A disaster declaration has been declared for nearly 70 percent of the state of Nebraska.
The state's Emergency Management Agency said in a news release Tuesday that 65 of the state's 93 counties are under state-issued emergency declarations.
Gov. Pete Ricketts says there have been disasters with greater loss of life. But he said he didn't think "there's ever been a disaster this widespread in Nebraska."
Vice President Mike Pence is expected to arrive late Tuesday afternoon in Omaha, Nebraska, where the president of the Nebraska Farm Bureau estimates farm and ranch losses could reach $1 billion.
Floodwaters also have inundated several other Midwestern states.
Iowa Gov. Kim Reynolds says 41 of Iowa's 99 counties are now included in her state disaster declaration after massive flooding.
Reynolds also says she plans to press Vice President Mike Pence for a federal disaster declaration when he stops in Omaha, Nebraska, to tour inundated land along the Missouri River.
Reynolds and Nebraska Gov. Pete Ricketts are scheduled to accompany Pence for a Tuesday afternoon tour. Reynolds says her hope is to access federal funding sooner rather than later.
She says some hog confinement operations in the southwest part of the state are under water with dead animals inside, and grain bins filled with corn and soybeans have been destroyed. She says some farm fields look like lakes just weeks away from spring planting, which will have significant impact on the upcoming growing season.
Floodwaters are washing away roads, making some communities unreachable and forcing drivers to make time-consuming detours in parts of the Midwest.
Flooding has closed more than 100 roads in Missouri. And 70 miles (112.6 kilometers) of Interstate 29 is closed from St. Joseph to the Iowa border, complicating efforts to access the Cooper Nuclear Station along the Missouri River in Nebraska.
Some plant workers travel from Atchison County, Missouri, where a levee breach grew larger overnight. The county's emergency management says so many roads are closed in the region that residents are traveling more than 100 miles (161 kilometers) out of their way to get to the plant.

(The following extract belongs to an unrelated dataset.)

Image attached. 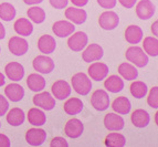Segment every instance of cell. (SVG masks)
Masks as SVG:
<instances>
[{"label": "cell", "mask_w": 158, "mask_h": 147, "mask_svg": "<svg viewBox=\"0 0 158 147\" xmlns=\"http://www.w3.org/2000/svg\"><path fill=\"white\" fill-rule=\"evenodd\" d=\"M125 57L128 62L134 64L137 68H145L149 62V58L145 53V51L143 50V48L137 47V45L129 47L126 50Z\"/></svg>", "instance_id": "obj_1"}, {"label": "cell", "mask_w": 158, "mask_h": 147, "mask_svg": "<svg viewBox=\"0 0 158 147\" xmlns=\"http://www.w3.org/2000/svg\"><path fill=\"white\" fill-rule=\"evenodd\" d=\"M155 123H156V125L158 126V111L156 112V114H155Z\"/></svg>", "instance_id": "obj_48"}, {"label": "cell", "mask_w": 158, "mask_h": 147, "mask_svg": "<svg viewBox=\"0 0 158 147\" xmlns=\"http://www.w3.org/2000/svg\"><path fill=\"white\" fill-rule=\"evenodd\" d=\"M11 142L9 137L5 134H0V147H10Z\"/></svg>", "instance_id": "obj_41"}, {"label": "cell", "mask_w": 158, "mask_h": 147, "mask_svg": "<svg viewBox=\"0 0 158 147\" xmlns=\"http://www.w3.org/2000/svg\"><path fill=\"white\" fill-rule=\"evenodd\" d=\"M47 139V132L42 128H30L26 133V141L31 146H40Z\"/></svg>", "instance_id": "obj_16"}, {"label": "cell", "mask_w": 158, "mask_h": 147, "mask_svg": "<svg viewBox=\"0 0 158 147\" xmlns=\"http://www.w3.org/2000/svg\"><path fill=\"white\" fill-rule=\"evenodd\" d=\"M100 7L103 9H113L115 8L117 0H96Z\"/></svg>", "instance_id": "obj_38"}, {"label": "cell", "mask_w": 158, "mask_h": 147, "mask_svg": "<svg viewBox=\"0 0 158 147\" xmlns=\"http://www.w3.org/2000/svg\"><path fill=\"white\" fill-rule=\"evenodd\" d=\"M104 87L111 93H118L124 89V81L118 75H110L104 82Z\"/></svg>", "instance_id": "obj_28"}, {"label": "cell", "mask_w": 158, "mask_h": 147, "mask_svg": "<svg viewBox=\"0 0 158 147\" xmlns=\"http://www.w3.org/2000/svg\"><path fill=\"white\" fill-rule=\"evenodd\" d=\"M56 39L52 36L49 34H43L39 38L38 40V49L41 53L43 54H51L56 51Z\"/></svg>", "instance_id": "obj_19"}, {"label": "cell", "mask_w": 158, "mask_h": 147, "mask_svg": "<svg viewBox=\"0 0 158 147\" xmlns=\"http://www.w3.org/2000/svg\"><path fill=\"white\" fill-rule=\"evenodd\" d=\"M52 31L56 37L66 38L69 36H71L75 31V27H74V23H72L71 21L59 20L53 23Z\"/></svg>", "instance_id": "obj_14"}, {"label": "cell", "mask_w": 158, "mask_h": 147, "mask_svg": "<svg viewBox=\"0 0 158 147\" xmlns=\"http://www.w3.org/2000/svg\"><path fill=\"white\" fill-rule=\"evenodd\" d=\"M65 18L74 24H82L86 21L87 13L80 7H70L65 10Z\"/></svg>", "instance_id": "obj_18"}, {"label": "cell", "mask_w": 158, "mask_h": 147, "mask_svg": "<svg viewBox=\"0 0 158 147\" xmlns=\"http://www.w3.org/2000/svg\"><path fill=\"white\" fill-rule=\"evenodd\" d=\"M27 15L29 17V19L34 22V23H42L43 21L45 20V12L42 8H40V7H31V8L28 9L27 11Z\"/></svg>", "instance_id": "obj_34"}, {"label": "cell", "mask_w": 158, "mask_h": 147, "mask_svg": "<svg viewBox=\"0 0 158 147\" xmlns=\"http://www.w3.org/2000/svg\"><path fill=\"white\" fill-rule=\"evenodd\" d=\"M105 145L108 147H124L126 145V138L121 133H110L105 137Z\"/></svg>", "instance_id": "obj_32"}, {"label": "cell", "mask_w": 158, "mask_h": 147, "mask_svg": "<svg viewBox=\"0 0 158 147\" xmlns=\"http://www.w3.org/2000/svg\"><path fill=\"white\" fill-rule=\"evenodd\" d=\"M147 104L152 108H158V86L150 89L147 96Z\"/></svg>", "instance_id": "obj_36"}, {"label": "cell", "mask_w": 158, "mask_h": 147, "mask_svg": "<svg viewBox=\"0 0 158 147\" xmlns=\"http://www.w3.org/2000/svg\"><path fill=\"white\" fill-rule=\"evenodd\" d=\"M156 7L150 0H140L136 5V15L140 20H148L155 15Z\"/></svg>", "instance_id": "obj_12"}, {"label": "cell", "mask_w": 158, "mask_h": 147, "mask_svg": "<svg viewBox=\"0 0 158 147\" xmlns=\"http://www.w3.org/2000/svg\"><path fill=\"white\" fill-rule=\"evenodd\" d=\"M84 104L77 97H70L63 105L64 112L68 115H77L82 112Z\"/></svg>", "instance_id": "obj_27"}, {"label": "cell", "mask_w": 158, "mask_h": 147, "mask_svg": "<svg viewBox=\"0 0 158 147\" xmlns=\"http://www.w3.org/2000/svg\"><path fill=\"white\" fill-rule=\"evenodd\" d=\"M45 80L39 73H32L27 79V85L32 92H41L45 89Z\"/></svg>", "instance_id": "obj_25"}, {"label": "cell", "mask_w": 158, "mask_h": 147, "mask_svg": "<svg viewBox=\"0 0 158 147\" xmlns=\"http://www.w3.org/2000/svg\"><path fill=\"white\" fill-rule=\"evenodd\" d=\"M5 94L11 102H19L24 96V90L17 83H10L5 89Z\"/></svg>", "instance_id": "obj_23"}, {"label": "cell", "mask_w": 158, "mask_h": 147, "mask_svg": "<svg viewBox=\"0 0 158 147\" xmlns=\"http://www.w3.org/2000/svg\"><path fill=\"white\" fill-rule=\"evenodd\" d=\"M104 126L108 131H122L125 126L124 118L117 113H108L104 117Z\"/></svg>", "instance_id": "obj_15"}, {"label": "cell", "mask_w": 158, "mask_h": 147, "mask_svg": "<svg viewBox=\"0 0 158 147\" xmlns=\"http://www.w3.org/2000/svg\"><path fill=\"white\" fill-rule=\"evenodd\" d=\"M6 75L8 76V79L13 82L21 81L24 76V69L22 64L19 62H10L8 63L5 68Z\"/></svg>", "instance_id": "obj_17"}, {"label": "cell", "mask_w": 158, "mask_h": 147, "mask_svg": "<svg viewBox=\"0 0 158 147\" xmlns=\"http://www.w3.org/2000/svg\"><path fill=\"white\" fill-rule=\"evenodd\" d=\"M131 94L135 99H144L148 93V87L143 81H135L131 84Z\"/></svg>", "instance_id": "obj_33"}, {"label": "cell", "mask_w": 158, "mask_h": 147, "mask_svg": "<svg viewBox=\"0 0 158 147\" xmlns=\"http://www.w3.org/2000/svg\"><path fill=\"white\" fill-rule=\"evenodd\" d=\"M131 121H132V124L135 127H137V128H144V127L148 126V124H149L150 116L147 111L143 110V108H138V110H135L132 113Z\"/></svg>", "instance_id": "obj_20"}, {"label": "cell", "mask_w": 158, "mask_h": 147, "mask_svg": "<svg viewBox=\"0 0 158 147\" xmlns=\"http://www.w3.org/2000/svg\"><path fill=\"white\" fill-rule=\"evenodd\" d=\"M9 110V102L5 96L0 94V116L6 115V113Z\"/></svg>", "instance_id": "obj_39"}, {"label": "cell", "mask_w": 158, "mask_h": 147, "mask_svg": "<svg viewBox=\"0 0 158 147\" xmlns=\"http://www.w3.org/2000/svg\"><path fill=\"white\" fill-rule=\"evenodd\" d=\"M108 72H110L108 65L103 62H94L87 69V73H89L90 79L98 82L105 80L106 76L108 75Z\"/></svg>", "instance_id": "obj_8"}, {"label": "cell", "mask_w": 158, "mask_h": 147, "mask_svg": "<svg viewBox=\"0 0 158 147\" xmlns=\"http://www.w3.org/2000/svg\"><path fill=\"white\" fill-rule=\"evenodd\" d=\"M111 101H110V95L105 90H96L94 91L91 96V105L96 111H106L110 107Z\"/></svg>", "instance_id": "obj_3"}, {"label": "cell", "mask_w": 158, "mask_h": 147, "mask_svg": "<svg viewBox=\"0 0 158 147\" xmlns=\"http://www.w3.org/2000/svg\"><path fill=\"white\" fill-rule=\"evenodd\" d=\"M118 74L126 81H134L137 79L138 76V71L137 69L135 68L134 64L129 62H123L118 65Z\"/></svg>", "instance_id": "obj_22"}, {"label": "cell", "mask_w": 158, "mask_h": 147, "mask_svg": "<svg viewBox=\"0 0 158 147\" xmlns=\"http://www.w3.org/2000/svg\"><path fill=\"white\" fill-rule=\"evenodd\" d=\"M150 30H152V33H153V36H155L156 38H158V19L153 22Z\"/></svg>", "instance_id": "obj_44"}, {"label": "cell", "mask_w": 158, "mask_h": 147, "mask_svg": "<svg viewBox=\"0 0 158 147\" xmlns=\"http://www.w3.org/2000/svg\"><path fill=\"white\" fill-rule=\"evenodd\" d=\"M98 24L103 30L111 31L117 28V26L119 24V17L117 13L112 10L104 11L103 13H101L98 18Z\"/></svg>", "instance_id": "obj_4"}, {"label": "cell", "mask_w": 158, "mask_h": 147, "mask_svg": "<svg viewBox=\"0 0 158 147\" xmlns=\"http://www.w3.org/2000/svg\"><path fill=\"white\" fill-rule=\"evenodd\" d=\"M144 37V32H143L142 28L138 26H128L125 30V40L128 42L129 44H138L143 40Z\"/></svg>", "instance_id": "obj_21"}, {"label": "cell", "mask_w": 158, "mask_h": 147, "mask_svg": "<svg viewBox=\"0 0 158 147\" xmlns=\"http://www.w3.org/2000/svg\"><path fill=\"white\" fill-rule=\"evenodd\" d=\"M50 5L56 9H64L68 6L69 0H49Z\"/></svg>", "instance_id": "obj_40"}, {"label": "cell", "mask_w": 158, "mask_h": 147, "mask_svg": "<svg viewBox=\"0 0 158 147\" xmlns=\"http://www.w3.org/2000/svg\"><path fill=\"white\" fill-rule=\"evenodd\" d=\"M28 122L33 126H42L47 122V116L43 113V111L37 107H32L28 112Z\"/></svg>", "instance_id": "obj_30"}, {"label": "cell", "mask_w": 158, "mask_h": 147, "mask_svg": "<svg viewBox=\"0 0 158 147\" xmlns=\"http://www.w3.org/2000/svg\"><path fill=\"white\" fill-rule=\"evenodd\" d=\"M33 104L45 111H51L56 107V99L49 92H38L32 99Z\"/></svg>", "instance_id": "obj_7"}, {"label": "cell", "mask_w": 158, "mask_h": 147, "mask_svg": "<svg viewBox=\"0 0 158 147\" xmlns=\"http://www.w3.org/2000/svg\"><path fill=\"white\" fill-rule=\"evenodd\" d=\"M16 9L11 3L2 2L0 5V18L3 21H11L16 17Z\"/></svg>", "instance_id": "obj_35"}, {"label": "cell", "mask_w": 158, "mask_h": 147, "mask_svg": "<svg viewBox=\"0 0 158 147\" xmlns=\"http://www.w3.org/2000/svg\"><path fill=\"white\" fill-rule=\"evenodd\" d=\"M112 108H113L115 113L121 114V115H126V114H128L131 112L132 104H131V101L126 96H119L116 97L115 100L113 101Z\"/></svg>", "instance_id": "obj_24"}, {"label": "cell", "mask_w": 158, "mask_h": 147, "mask_svg": "<svg viewBox=\"0 0 158 147\" xmlns=\"http://www.w3.org/2000/svg\"><path fill=\"white\" fill-rule=\"evenodd\" d=\"M6 118H7L8 124H10L11 126H15V127H16V126H20L23 124L26 116H24V112L21 108L13 107L7 113Z\"/></svg>", "instance_id": "obj_29"}, {"label": "cell", "mask_w": 158, "mask_h": 147, "mask_svg": "<svg viewBox=\"0 0 158 147\" xmlns=\"http://www.w3.org/2000/svg\"><path fill=\"white\" fill-rule=\"evenodd\" d=\"M50 146L51 147H68L69 146V143L64 137H54L52 138V141L50 142Z\"/></svg>", "instance_id": "obj_37"}, {"label": "cell", "mask_w": 158, "mask_h": 147, "mask_svg": "<svg viewBox=\"0 0 158 147\" xmlns=\"http://www.w3.org/2000/svg\"><path fill=\"white\" fill-rule=\"evenodd\" d=\"M118 2L121 3L124 8L131 9V8H133L135 5H136L137 0H118Z\"/></svg>", "instance_id": "obj_42"}, {"label": "cell", "mask_w": 158, "mask_h": 147, "mask_svg": "<svg viewBox=\"0 0 158 147\" xmlns=\"http://www.w3.org/2000/svg\"><path fill=\"white\" fill-rule=\"evenodd\" d=\"M5 82H6V80H5V75H3L1 72H0V87L2 86L3 84H5Z\"/></svg>", "instance_id": "obj_47"}, {"label": "cell", "mask_w": 158, "mask_h": 147, "mask_svg": "<svg viewBox=\"0 0 158 147\" xmlns=\"http://www.w3.org/2000/svg\"><path fill=\"white\" fill-rule=\"evenodd\" d=\"M0 126H1V123H0Z\"/></svg>", "instance_id": "obj_50"}, {"label": "cell", "mask_w": 158, "mask_h": 147, "mask_svg": "<svg viewBox=\"0 0 158 147\" xmlns=\"http://www.w3.org/2000/svg\"><path fill=\"white\" fill-rule=\"evenodd\" d=\"M6 37V29H5V26H3L1 22H0V40L5 39Z\"/></svg>", "instance_id": "obj_46"}, {"label": "cell", "mask_w": 158, "mask_h": 147, "mask_svg": "<svg viewBox=\"0 0 158 147\" xmlns=\"http://www.w3.org/2000/svg\"><path fill=\"white\" fill-rule=\"evenodd\" d=\"M15 31L22 37H29L33 32V26H32L31 21L27 18H19L18 20L13 24Z\"/></svg>", "instance_id": "obj_26"}, {"label": "cell", "mask_w": 158, "mask_h": 147, "mask_svg": "<svg viewBox=\"0 0 158 147\" xmlns=\"http://www.w3.org/2000/svg\"><path fill=\"white\" fill-rule=\"evenodd\" d=\"M43 0H23V2L27 3V5L33 6V5H39V3L42 2Z\"/></svg>", "instance_id": "obj_45"}, {"label": "cell", "mask_w": 158, "mask_h": 147, "mask_svg": "<svg viewBox=\"0 0 158 147\" xmlns=\"http://www.w3.org/2000/svg\"><path fill=\"white\" fill-rule=\"evenodd\" d=\"M8 49L12 54L17 55V57H21L28 52L29 44L26 39L16 36V37L10 38L8 42Z\"/></svg>", "instance_id": "obj_9"}, {"label": "cell", "mask_w": 158, "mask_h": 147, "mask_svg": "<svg viewBox=\"0 0 158 147\" xmlns=\"http://www.w3.org/2000/svg\"><path fill=\"white\" fill-rule=\"evenodd\" d=\"M85 48L86 49L82 53V59L86 63L95 62V61L101 60L103 58V55H104L103 48L100 44H98V43H91V44H89Z\"/></svg>", "instance_id": "obj_11"}, {"label": "cell", "mask_w": 158, "mask_h": 147, "mask_svg": "<svg viewBox=\"0 0 158 147\" xmlns=\"http://www.w3.org/2000/svg\"><path fill=\"white\" fill-rule=\"evenodd\" d=\"M0 51H1V48H0Z\"/></svg>", "instance_id": "obj_49"}, {"label": "cell", "mask_w": 158, "mask_h": 147, "mask_svg": "<svg viewBox=\"0 0 158 147\" xmlns=\"http://www.w3.org/2000/svg\"><path fill=\"white\" fill-rule=\"evenodd\" d=\"M71 84L74 91L83 96L89 94L92 90V82H91L90 76H87L83 72L74 74L71 79Z\"/></svg>", "instance_id": "obj_2"}, {"label": "cell", "mask_w": 158, "mask_h": 147, "mask_svg": "<svg viewBox=\"0 0 158 147\" xmlns=\"http://www.w3.org/2000/svg\"><path fill=\"white\" fill-rule=\"evenodd\" d=\"M32 66L38 73L49 74L54 70V62L51 58H49L47 54L38 55L32 61Z\"/></svg>", "instance_id": "obj_5"}, {"label": "cell", "mask_w": 158, "mask_h": 147, "mask_svg": "<svg viewBox=\"0 0 158 147\" xmlns=\"http://www.w3.org/2000/svg\"><path fill=\"white\" fill-rule=\"evenodd\" d=\"M84 132V124L79 118H71L64 126V133L70 138H79Z\"/></svg>", "instance_id": "obj_13"}, {"label": "cell", "mask_w": 158, "mask_h": 147, "mask_svg": "<svg viewBox=\"0 0 158 147\" xmlns=\"http://www.w3.org/2000/svg\"><path fill=\"white\" fill-rule=\"evenodd\" d=\"M71 91L72 89L70 86V84L66 81H64V80L56 81L52 84V87H51V92L53 94V97L60 101L68 99L71 95Z\"/></svg>", "instance_id": "obj_10"}, {"label": "cell", "mask_w": 158, "mask_h": 147, "mask_svg": "<svg viewBox=\"0 0 158 147\" xmlns=\"http://www.w3.org/2000/svg\"><path fill=\"white\" fill-rule=\"evenodd\" d=\"M70 1H71L75 7H80V8L84 7V6H86L87 3H89V0H70Z\"/></svg>", "instance_id": "obj_43"}, {"label": "cell", "mask_w": 158, "mask_h": 147, "mask_svg": "<svg viewBox=\"0 0 158 147\" xmlns=\"http://www.w3.org/2000/svg\"><path fill=\"white\" fill-rule=\"evenodd\" d=\"M87 42H89V37L85 32L77 31L75 33L73 32L68 39V47L70 48V50L74 52H80L83 49H85Z\"/></svg>", "instance_id": "obj_6"}, {"label": "cell", "mask_w": 158, "mask_h": 147, "mask_svg": "<svg viewBox=\"0 0 158 147\" xmlns=\"http://www.w3.org/2000/svg\"><path fill=\"white\" fill-rule=\"evenodd\" d=\"M143 50L149 57H158V38L146 37L143 41Z\"/></svg>", "instance_id": "obj_31"}]
</instances>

The flooding is due to melting snow and heavy rains that hit the region last week.
Authorities say river flooding has surrounded a northern Illinois neighborhood with water, prompting residents to escape in boats.
The National Weather Service says the flooding is due to melting snow and recent heavy rains that recently hit the Midwest.
People living in the Illinois village of Roscoe say children have walked through high floodwaters or kayaked to catch school buses amid flooding along the Rock River.
About 40 miles (64 kilometers) away in Freeport, authorities say rescue workers have helped more than 170 people evacuate their homes since Saturday due to flooding along the Pecatonica River. The river is at its highest level since 1933.
Flooding along rivers in western Michigan also has damaged dozens of homes and businesses.
The president of the Nebraska Farm Bureau says farm and ranch losses due to the devastating flooding could reach $1 billion in the state.
Steve Nelson estimates $400 million in crop losses because of crops that will be planted late, if at all. He also estimates as much as $500 million in livestock losses as Nebraska and other Midwestern states struggle with swollen rivers and breached levees following heavy rain and snowmelt.
Nelson tells the Omaha World-Herald that he wouldn't be surprised if "lost agriculture numbers go over a billion dollars."
Agriculture amounts to 20 percent of Nebraska's gross domestic product and provides one of every four jobs in the state.
Nelson says flooding is costing the state's cattle industry $1 million a day in costs that usually aren't covered by insurance.
Vice President Mike Pence is headed to the Midwest to view flood damage as farmers raise concerns that busted levees won't be fixed before the traditional spring flood season.
Pence is scheduled to visit Omaha, Nebraska, late Tuesday afternoon. Hundreds of homes are damaged, and tens of thousands of acres are inundated with water.
The U.S. Army Corps of Engineers says rivers breached at least a dozen levees in Nebraska, Iowa and Missouri. Flooding is expected through the week as high water levels flow down the Missouri River.
Corps official Jud Kneuvean says levees usually take six months to repair. That means most likely won't be fixed by mid-May, the start of the most flood-prone part of the year.
The Nebraska Farm Bureau says farm and ranch losses could reach $1 billion in Nebraska alone.